— Source text —
Tender Option Bonds Risks

 

TOB Residuals are derivative municipal securities that have embedded in them the risk of economic leverage. There is no assurance that the Fund’s strategy of using the proceeds received from tender option bond transactions to leverage its assets will be successful. TOB transactions expose the Fund to leverage and credit risk, and generally involve greater risk than investment in fixed rate Municipal Bonds, including the loss of principal.

 

Distributions on TOB Residuals will bear an inverse relationship to short-term municipal bond interest rates. Distributions on the TOB Residuals paid to the Fund will be reduced or, in the extreme, eliminated as short-term municipal interest rates rise and will increase when short-term municipal interest rates fall. The amount of such reduction or increase is a function, in part, of the amount of TOB Floaters sold by the TOB Issuer of these securities relative to the amount of the TOB Residuals that it sells. The greater the amount of TOB Floaters sold relative to the TOB Residuals, the more volatile the distributions on the TOB Residuals will be. The value of TOB Residuals may decline rapidly in times of rising interest rates.

— Challenges —
(A) In the passage on tender option bond risks, what kind of relationship do distributions on TOB Residuals bear to short-term municipal bond interest rates?
(B) Write out everything in the passage on tender option bond risks from "Tender Option Bonds" down to "loss of principal.".

— Dataset content —
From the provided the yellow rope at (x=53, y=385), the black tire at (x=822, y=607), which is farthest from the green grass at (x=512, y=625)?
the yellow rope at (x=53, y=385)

— Worked answers —
(A) An inverse relationship.

(B)
Tender Option Bonds Risks

 

TOB Residuals are derivative municipal securities that have embedded in them the risk of economic leverage. There is no assurance that the Fund’s strategy of using the proceeds received from tender option bond transactions to leverage its assets will be successful. TOB transactions expose the Fund to leverage and credit risk, and generally involve greater risk than investment in fixed rate Municipal Bonds, including the loss of principal.